# Selling stocks



## marina628 (Dec 14, 2010)

I am asking this question for my father ,He has a large amount of stocks in non registered account(receives dividends of around $500 a month which he pays income tax on).He is thinking about selling them now vs leaving them to be sold after he dies.Is there any tax difference?


----------



## MoneyGal (Apr 24, 2009)

Selling them all at once now? Or selling them in different calendar years?

As a general rule, he could split the gains over two different years (like 2011 and 2012) and potentially save on that that way. It just depends on what the rest of his tax situation looks like - his accountant or tax preparer (if he uses one) would be able to tell him very easily (all of the tax software packages have modelling sections which allow you to run different scenarios based on the client's actual tax situation...)


----------



## marina628 (Dec 14, 2010)

I guess the real question is what happens if he died and still had the stock ,would they have to be sold and the lump sum paid out to the estate?Could my mom hang on to them? My mom is listed as beneficiary on the account.They would like to hold them to get their monthly income from them .
Moneygal their income is about $30,000 each a year including this income.


----------



## Sampson (Apr 3, 2009)

marina628 said:


> I guess the real question is what happens if he died and still had the stock ,would they have to be sold and the lump sum paid out to the estate?Could my mom hang on to them?


My understanding is (I hope I don't put my foot in my mouth):

The stocks would not be sold, but depending on where they are held (RRSP vs other accounts), there may be an immediate deemed disposition, taxes owing would be calculated, then they would be transferred over to your mother.

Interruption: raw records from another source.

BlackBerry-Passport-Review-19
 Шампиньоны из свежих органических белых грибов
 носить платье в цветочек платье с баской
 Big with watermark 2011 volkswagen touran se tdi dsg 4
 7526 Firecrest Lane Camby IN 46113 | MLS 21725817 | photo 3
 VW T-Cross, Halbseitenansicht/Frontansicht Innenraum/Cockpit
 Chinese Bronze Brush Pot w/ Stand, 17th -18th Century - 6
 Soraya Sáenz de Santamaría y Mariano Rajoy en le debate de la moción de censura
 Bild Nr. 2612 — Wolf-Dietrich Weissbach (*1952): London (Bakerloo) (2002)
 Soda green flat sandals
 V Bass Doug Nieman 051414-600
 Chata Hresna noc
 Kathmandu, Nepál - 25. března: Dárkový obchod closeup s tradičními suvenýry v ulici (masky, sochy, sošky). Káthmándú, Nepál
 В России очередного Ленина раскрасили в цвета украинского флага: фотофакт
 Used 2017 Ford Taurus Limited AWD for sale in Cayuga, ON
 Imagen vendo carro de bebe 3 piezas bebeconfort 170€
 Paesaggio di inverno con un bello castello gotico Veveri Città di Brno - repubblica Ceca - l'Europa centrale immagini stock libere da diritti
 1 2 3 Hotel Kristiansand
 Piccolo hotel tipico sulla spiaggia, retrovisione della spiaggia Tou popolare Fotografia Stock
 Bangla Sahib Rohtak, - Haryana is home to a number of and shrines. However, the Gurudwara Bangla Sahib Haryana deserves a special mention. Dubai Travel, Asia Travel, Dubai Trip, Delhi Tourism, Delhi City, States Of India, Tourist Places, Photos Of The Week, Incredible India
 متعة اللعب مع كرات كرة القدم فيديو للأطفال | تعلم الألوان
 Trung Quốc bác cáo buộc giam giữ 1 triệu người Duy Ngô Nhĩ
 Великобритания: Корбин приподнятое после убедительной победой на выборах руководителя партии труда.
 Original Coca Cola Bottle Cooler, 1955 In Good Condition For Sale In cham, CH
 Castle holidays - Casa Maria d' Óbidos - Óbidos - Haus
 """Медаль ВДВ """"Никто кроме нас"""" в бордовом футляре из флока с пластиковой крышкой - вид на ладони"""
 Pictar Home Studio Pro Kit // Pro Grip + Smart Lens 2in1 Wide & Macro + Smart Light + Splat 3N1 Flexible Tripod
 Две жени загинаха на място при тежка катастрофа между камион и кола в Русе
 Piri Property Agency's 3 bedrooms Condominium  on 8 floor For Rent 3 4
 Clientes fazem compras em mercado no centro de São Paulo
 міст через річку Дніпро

If in the RRSP, they can be transferred tax-free to your mother if she is the beneficiary. If in a different account, the estate would have to pay any owed capital gains taxes from the deemed disposition.

Regardless of where the stock is held, your mother can certainly hang on to them.


----------



## marina628 (Dec 14, 2010)

Ok thanks everyone for the advise.


----------



## humble_pie (Jun 7, 2009)

yes sampson has got it right. The executor of the will, in this case the father's will, has the power to sell the assets or to transfer them in kind to the heirs. In either case there will be a deemed disposition of the assets as of the date of death. In the case of a transfer in kind, the market value of each holding on the date of death will become the cost base of the holding for the heirs.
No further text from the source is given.